Wednesday, March 11, 2009

New York Times Columnist Calls For U.S. To Embrace Relations With Hezbollah and Hamas


Cross posted by Holger Awakens


Roger Cohen. Write that name down folks, because it's the name of the New York Times columnist who wrote one of the most significant pieces of terror-appeasing filth we've seen in a very long time. This guy should be embarrassed to call himself an American, hell....he should be (edited) for this kind of treason spewing from his finger tips. I encourage all of you to go to the full article here at the New York Times so you can see what surrender to radical islam looks like - I've excerpted key portions of the article here. Read with your own eyes how an American has fallen to the ground, bowed his head, dug his nose into the sand and given up to the islamist pigs of this world:


Britain aligned itself with the U.S. position on Hezbollah, but has now seen its error. Bill Marston, a Foreign Office spokesman, told Al Jazeera: “Hezbollah is a political phenomenon and part and parcel of the national fabric in Lebanon. We have to admit this.”
Hallelujah.

The United States should follow the British example. It should initiate diplomatic contacts with the political wing of Hezbollah. The Obama administration should also look carefully at how to reach moderate Hamas elements and engineer a Hamas-Fatah reconciliation.

The 1988 Hamas Charter is vile, but I think it’s wrong to get hung up on the prior recognition of Israel issue. Perhaps Hamas is sincere in its calls for Israel’s disappearance — although it has offered a decades-long truce — but then it’s also possible that Israel in reality has no desire to see a Palestinian state.

Of course it’s desirable that Hamas recognize Israel before negotiations. But is it essential? No.
Now, I could go on for hours shooting holes in Cohen's argument from a Middle East strategic perspective and quite frankly, my blood pressure would spike throughout it all. But all I will do is insert this (from Arlington Cemetary Net) for Mr. Cohen to read and remember:


Twenty-five years ago, a suicide bomber steered a truck loaded with the equivalent of six tons of TNT down the airport road in Beirut, Lebanon. He plowed into the four-story barracks where more than 300 U.S. troops from a U.N. peacekeeping mission slept and detonated what the FBI called the largest non-nuclear bomb in history.The explosion and fireball pulverized the concrete fortress, killing 241 U.S. service members, most of them Marines. A second blast minutes later at the compound of the French peacekeeping force killed 58 more Western troops.

Mr. Cohen, that was Hezbollah that killed 241 American Marines and soldiers and sailors. And you call for America to recognize this terrorist group. You should be ashamed of yourself. Hell, you should shunned by every American on this planet.


Middle East Reality Check

Secretary of State Hillary Clinton grabbed headlines with an invitation to Iran to attend a conference on Afghanistan, but the significant Middle Eastern news last week came from Britain. It has “reconsidered” its position on Hezbollah and will open a direct channel to the militant group in Lebanon.

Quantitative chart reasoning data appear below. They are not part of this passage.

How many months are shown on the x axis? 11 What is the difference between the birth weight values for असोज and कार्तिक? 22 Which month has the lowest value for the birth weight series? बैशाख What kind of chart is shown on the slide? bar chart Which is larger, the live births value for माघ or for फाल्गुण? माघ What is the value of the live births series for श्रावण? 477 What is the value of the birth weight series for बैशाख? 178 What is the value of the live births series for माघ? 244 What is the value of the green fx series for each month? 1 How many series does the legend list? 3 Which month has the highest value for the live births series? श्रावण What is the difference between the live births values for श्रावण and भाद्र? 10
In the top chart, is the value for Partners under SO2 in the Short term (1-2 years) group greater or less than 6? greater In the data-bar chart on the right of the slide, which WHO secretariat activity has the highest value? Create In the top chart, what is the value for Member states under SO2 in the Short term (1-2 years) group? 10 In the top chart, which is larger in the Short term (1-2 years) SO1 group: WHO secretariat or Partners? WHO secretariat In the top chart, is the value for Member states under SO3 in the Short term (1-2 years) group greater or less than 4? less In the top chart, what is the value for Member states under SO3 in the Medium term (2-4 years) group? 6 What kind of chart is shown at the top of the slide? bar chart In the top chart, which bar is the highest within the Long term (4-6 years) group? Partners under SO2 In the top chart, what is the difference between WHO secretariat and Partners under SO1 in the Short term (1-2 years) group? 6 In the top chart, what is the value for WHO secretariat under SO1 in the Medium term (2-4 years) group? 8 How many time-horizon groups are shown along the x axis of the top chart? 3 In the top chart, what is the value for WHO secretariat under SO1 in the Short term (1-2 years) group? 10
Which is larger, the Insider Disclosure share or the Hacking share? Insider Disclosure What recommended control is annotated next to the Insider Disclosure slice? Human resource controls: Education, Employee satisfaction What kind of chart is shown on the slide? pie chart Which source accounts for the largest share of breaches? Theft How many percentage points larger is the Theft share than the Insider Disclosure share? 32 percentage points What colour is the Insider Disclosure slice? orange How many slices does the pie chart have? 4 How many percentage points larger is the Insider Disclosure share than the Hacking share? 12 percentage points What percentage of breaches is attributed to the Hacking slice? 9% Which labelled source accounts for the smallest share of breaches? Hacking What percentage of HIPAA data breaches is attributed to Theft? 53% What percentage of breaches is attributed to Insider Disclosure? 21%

Speaking of violence, it’s worth recalling what Israel did in Gaza in response to sporadic Hamas rockets. It killed upward of 1,300 people, many of them women and children; caused damage estimated at $1.9 billion; and destroyed thousands of Gaza homes. It continues a radicalizing blockade on 1.5 million people squeezed into a narrow strip of land.At this vast human, material and moral price, Israel achieved almost nothing beyond damage to its image throughout the world. Israel has the right to hit back when attacked, but any response should be proportional and governed by sober political calculation. The Gaza war was a travesty; I have never previously felt so shamed by Israel’s actions.No wonder Hamas and Hezbollah are seen throughout the Arab world as legitimate resistance movements.It’s time to look at them again and adopt the new British view that contact can encourage Hezbollah “to move away from violence and play a constructive, democratic and peaceful role.”